M. Macron a salué cette annonce « formidable ». Mais, en filigrane, il a reproché à l’administration américaine d’avancer davantage par slogans que par actes. « Je me méfie des objectifs quand il s’agit d’additionner des milliards sans calendrier précis et résultats à atteindre », a expliqué le président français. Se posant en porte-parole des dirigeants africains, avec lesquels il se félicite d’avoir lancé l’initiative ACT-A en 2020 pour partager les capacités de lutte contre l’épidémie, M. Macron a estimé qu’« ils ne croient plus à nos engagements en chiffres, en milliards ou autres. Ils croient en les doses qui arrivent sur le terrain ».

Le président français assure que la France tient ses engagements, avec déjà « plus de 800 000 transferts de doses » vers l’Afrique. A l’écouter, il convient de fixer des objectifs en pourcentage de population vaccinée, et non en nombre de doses. Autre message, à destination notamment des groupes Pfizer et Moderna : il a dénoncé l’absence de transparence sur les prix pratiqués par les laboratoires pharmaceutiques, dans le cadre du mécanisme Covax.

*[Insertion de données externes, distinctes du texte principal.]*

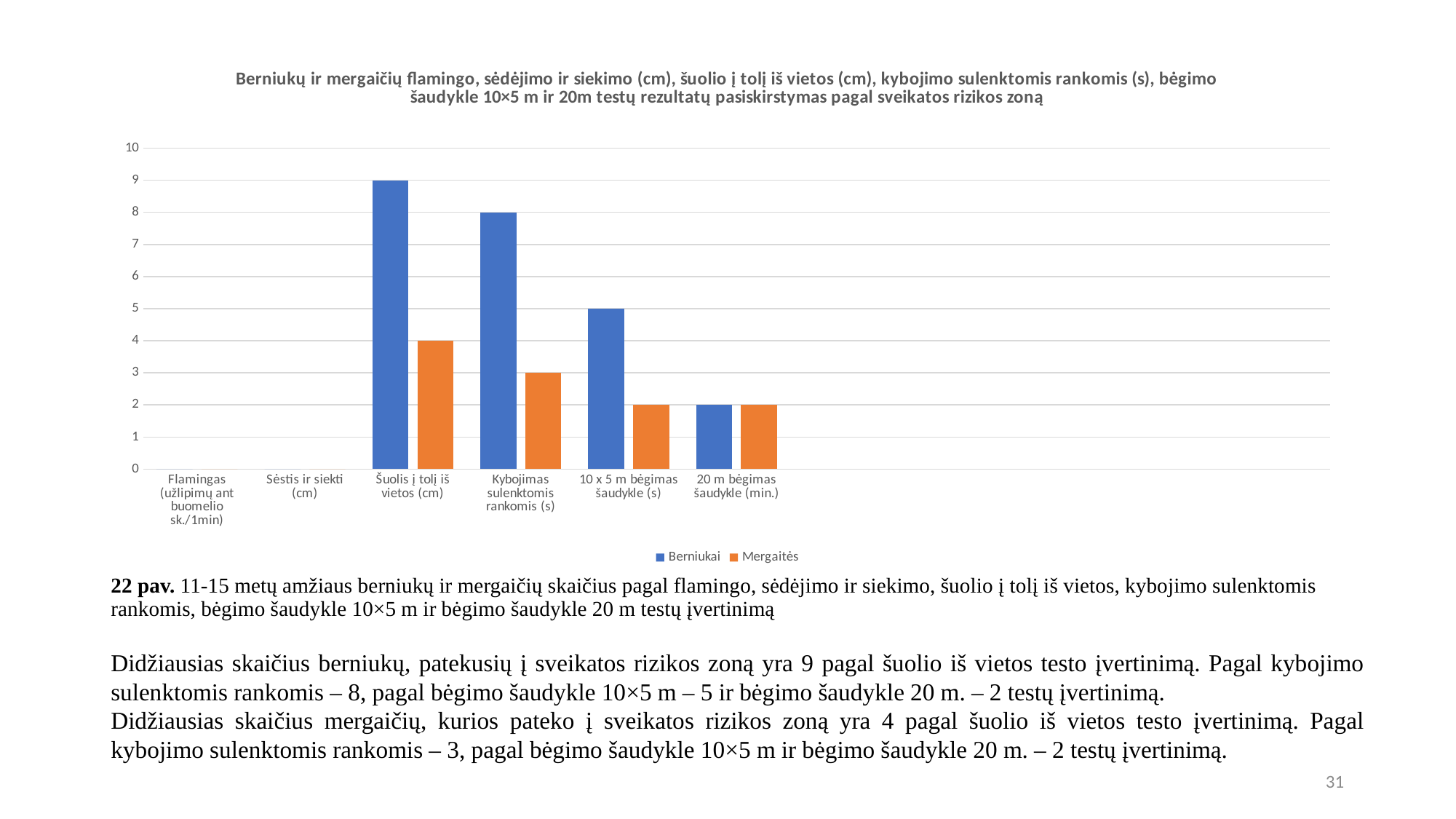
What kind of chart is shown on the slide? bar chart What is the value for Berniukai in the category Kybojimas sulenktomis rankomis (s)? 8 Which is larger in the category 10 x 5 m bėgimas šaudykle (s): the Berniukai value or the Mergaitės value? Berniukai Is the value for Berniukai in the category Šuolis į tolį iš vietos (cm) greater or less than 5? greater How many series does the legend list? 2 Which category has the highest value for Berniukai? Šuolis į tolį iš vietos (cm) What is the value for Mergaitės in the category 10 x 5 m bėgimas šaudykle (s)? 2 What is the value for Mergaitės in the category Šuolis į tolį iš vietos (cm)? 4 What is the difference between the Berniukai and Mergaitės values in the category Kybojimas sulenktomis rankomis (s)? 5 Which colour represents the Mergaitės series? orange How many categories are shown on the x axis? 6 What is the value for Berniukai in the category Šuolis į tolį iš vietos (cm)? 9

Les Etats africains « achètent souvent deux ou trois fois le prix que nous payons, nous, Etats les plus riches », a-t-il affirmé, en appelant par ailleurs les laboratoires à consentir des dons de doses, à hauteur de 10 %.

Enfin, le chef de l’Etat a souhaité que les Etats-Unis lèvent les obstacles aux exportations dans le domaine vaccinal. « L’Inde, et en particulier le Serum Institute of India, a été bloquée dans sa production par les restrictions à l’export d’ingrédients nécessaires à la production de ces vaccins qui venaient de certaines économies du G7 », a-t-il rappelé. Au nom de ce même principe de solidarité, M. Macron a longuement insisté sur le besoin d’apporter un soutien historique aux économies africaines, dont les besoins sont « au bas mot de 290 milliards de dollars [238 milliards d’euros] entre aujourd’hui et 2025 ». Le président français a mis en exergue la responsabilité des pays riches, qui devraient, selon lui, réallouer leurs droits de tirage spéciaux au Fonds monétaire international, afin de dégager au moins 100 milliards de dollars.

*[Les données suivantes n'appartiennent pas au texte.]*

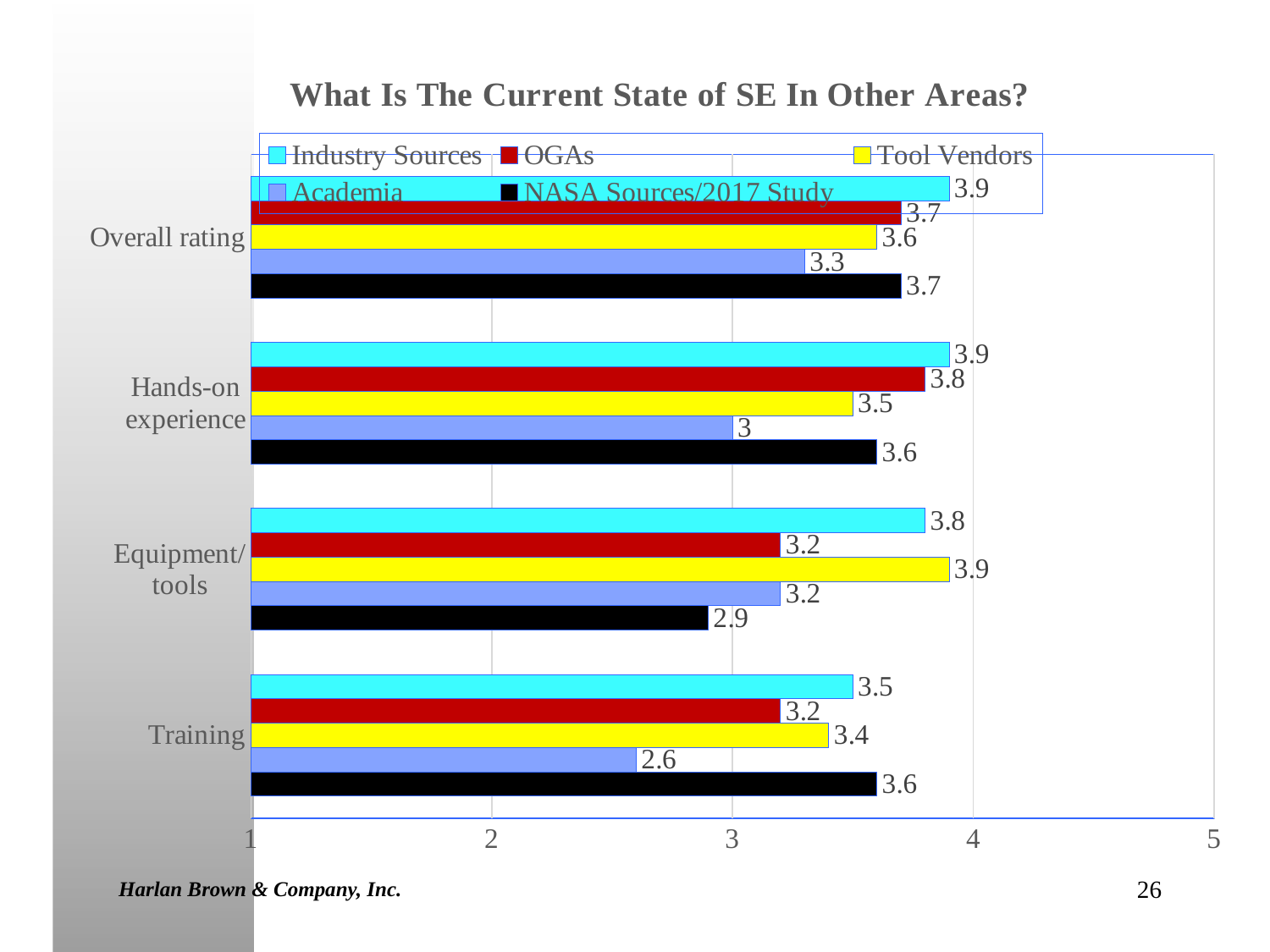
What is the Academia value for Training? 2.6 What is the difference between the Industry Sources and Academia values for Hands-on experience? 0.9 How many categories are shown on the chart? 4 For Training, which is larger: the OGAs value or the NASA Sources/2017 Study value? NASA Sources/2017 Study Which series has the highest value for Equipment/tools? Tool Vendors Which series has the lowest value for Training? Academia What is the title of the chart? What Is The Current State of SE In Other Areas? What is the Tool Vendors value for Hands-on experience? 3.5 What is the Industry Sources value for Overall rating? 3.9 What kind of chart is shown on the slide? Bar chart What is the NASA Sources/2017 Study value for Equipment/tools? 2.9 How many series does the legend list? 5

A dix mois de l’élection présidentielle en France, Emmanuel Macron ne compte pas renoncer à la politique étrangère pour se consacrer aux affaires nationales. Comme Joe Biden, il a acté la disparition de cette distinction, faisant d’ailleurs référence à plusieurs reprises à l’assaut sur le Capitole, du 6 janvier, comme révélateur de la fragilité démocratique. La présidence de l’UE par la France au premier semestre 2022, qui coïncidera avec le début de l’ère post-Merkel en Allemagne, doit donner l’occasion au président français de remettre en scène l’Europe par la preuve et un « multilatéralisme efficace ». « Ce sont des moments où l’histoire se fait ou se défait », a-t-il conclu.